In 2013, Steve Addazio took over in his first season as Boston College head coach, and Ryan Day began running the offense, instituting a run-heavy offense. Williams had 2,177 rushing yards on a team that netted 2,762. As a team, the 2013 Boston College running game produced 212.5 yards per game, and Andre accounted for almost 79 percent of those yards.

Things changed drastically in 2014 without him. Through four games, Boston College already has 1,345 rushing yards, or 336.25 yards per game. Those yards, however, are diversified. Quarterback Tyler Murphy is the team’s leading rusher with 500 yards, or 37.2 percent of the total.

In fact, six Boston College rushers have at least 100 rushing yards already. In 2013, only three players had triple-digit yardage for the whole season, and the quarterback was not one of them.

This Boston College running game has a new dimension named Tyler Murphy, but it also has depth. In the days of Andre Williams, the Eagles knew they could rely on him, and go sparingly to Myles Willis and, to a lesser extent, Tyler Rouse. Dave Dudeck would have been behind them, and they were not going to run it with Chase Rettig unless absolutely necessary.

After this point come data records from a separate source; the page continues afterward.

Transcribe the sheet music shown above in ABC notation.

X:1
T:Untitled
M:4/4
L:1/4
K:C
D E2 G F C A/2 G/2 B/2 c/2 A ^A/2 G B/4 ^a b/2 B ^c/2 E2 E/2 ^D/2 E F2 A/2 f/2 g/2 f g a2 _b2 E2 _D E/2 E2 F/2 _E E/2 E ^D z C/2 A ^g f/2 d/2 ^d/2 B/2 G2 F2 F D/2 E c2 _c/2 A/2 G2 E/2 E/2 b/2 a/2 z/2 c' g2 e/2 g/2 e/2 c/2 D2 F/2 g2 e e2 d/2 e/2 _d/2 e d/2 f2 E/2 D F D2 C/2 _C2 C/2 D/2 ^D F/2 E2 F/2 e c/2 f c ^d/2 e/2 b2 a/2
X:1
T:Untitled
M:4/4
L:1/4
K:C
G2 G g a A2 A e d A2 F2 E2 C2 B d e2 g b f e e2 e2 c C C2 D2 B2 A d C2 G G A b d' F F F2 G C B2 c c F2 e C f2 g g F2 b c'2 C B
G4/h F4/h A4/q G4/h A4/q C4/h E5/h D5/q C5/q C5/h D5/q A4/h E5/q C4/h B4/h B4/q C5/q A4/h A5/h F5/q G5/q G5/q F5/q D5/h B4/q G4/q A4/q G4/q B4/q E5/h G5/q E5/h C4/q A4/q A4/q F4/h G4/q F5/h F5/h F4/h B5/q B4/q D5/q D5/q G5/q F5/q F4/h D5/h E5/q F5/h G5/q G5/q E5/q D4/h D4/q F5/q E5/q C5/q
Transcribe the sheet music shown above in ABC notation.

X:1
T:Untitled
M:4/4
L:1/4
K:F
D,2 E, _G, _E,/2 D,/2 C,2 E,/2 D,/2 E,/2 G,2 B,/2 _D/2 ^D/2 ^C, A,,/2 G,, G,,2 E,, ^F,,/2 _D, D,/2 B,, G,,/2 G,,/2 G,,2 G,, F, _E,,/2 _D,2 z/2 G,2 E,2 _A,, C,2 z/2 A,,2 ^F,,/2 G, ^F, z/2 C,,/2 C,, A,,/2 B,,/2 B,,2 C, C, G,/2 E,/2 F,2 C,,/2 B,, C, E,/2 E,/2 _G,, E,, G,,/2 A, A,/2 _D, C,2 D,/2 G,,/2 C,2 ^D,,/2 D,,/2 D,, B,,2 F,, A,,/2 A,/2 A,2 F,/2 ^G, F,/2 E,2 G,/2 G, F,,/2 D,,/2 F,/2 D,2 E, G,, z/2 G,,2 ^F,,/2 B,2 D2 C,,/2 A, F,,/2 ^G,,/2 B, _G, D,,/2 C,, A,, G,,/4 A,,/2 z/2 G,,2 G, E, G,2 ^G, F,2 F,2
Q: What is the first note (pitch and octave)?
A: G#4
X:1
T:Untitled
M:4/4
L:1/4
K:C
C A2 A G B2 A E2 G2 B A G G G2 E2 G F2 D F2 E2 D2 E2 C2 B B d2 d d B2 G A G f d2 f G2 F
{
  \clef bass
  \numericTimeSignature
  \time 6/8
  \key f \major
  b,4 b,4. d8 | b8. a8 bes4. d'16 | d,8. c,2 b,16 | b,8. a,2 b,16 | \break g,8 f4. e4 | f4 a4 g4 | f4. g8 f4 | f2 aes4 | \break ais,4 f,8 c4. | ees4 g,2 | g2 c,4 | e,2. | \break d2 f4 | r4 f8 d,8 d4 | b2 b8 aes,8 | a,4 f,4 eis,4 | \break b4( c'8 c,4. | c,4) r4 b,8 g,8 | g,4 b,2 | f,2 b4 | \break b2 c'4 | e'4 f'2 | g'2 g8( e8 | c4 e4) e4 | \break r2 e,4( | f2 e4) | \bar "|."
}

That was the full extent of what they had.

Sep 5, 2014; Boston, MA, USA; Boston College Eagles running back Jon Hilliman (32) warms up prior to the game against the Pittsburgh Panters at Alumni Stadium. Mandatory Credit: Gregory J. Fisher-USA TODAY Sports

Now, Boston College has any one of six players that they can trust with the football and who can do good things. Despite the fact that all except Murphy are underclassmen, this Boston College running game has some notable talent. This has the side effect of giving opposing defenses a number of different looks and forcing them to have to gameplan for half a dozen rushers.

The statistics are going to fluctuate throughout the season, but when all is said and done, the Boston College running game will be very productive, perhaps more productive in terms of overall yardage than last season. Much of that has to do with the stability and seniority of the offensive line, which has played three good games out of four so far.

Otherwise, part of it is relying on the passing game less. If necessary, Rettig could throw for 200 yards in a game under Addazio, and did on a few occasions. Murphy will not be asked to do that, and quite frankly, the passing game is such a liability for this team that they probably couldn’t if they tried.

Yet, instead of one great running back carrying almost all of the load for the Boston College running game, there are about six good players sharing it, with excellent results so far. From the first game against UMass, the Eagles elected to do a running-back-by-committee thing, and it is working well. The Eagles beat USC this way, and if it ain’t broke, don’t fix it. This team does not need an Andre Williams figure to do it all himself.

It is too soon to say whether the 2014 rushing offense will be “better” than last year, but there is the definite possibility that it will be more productive. With this new infusion of depth, the future is very bright.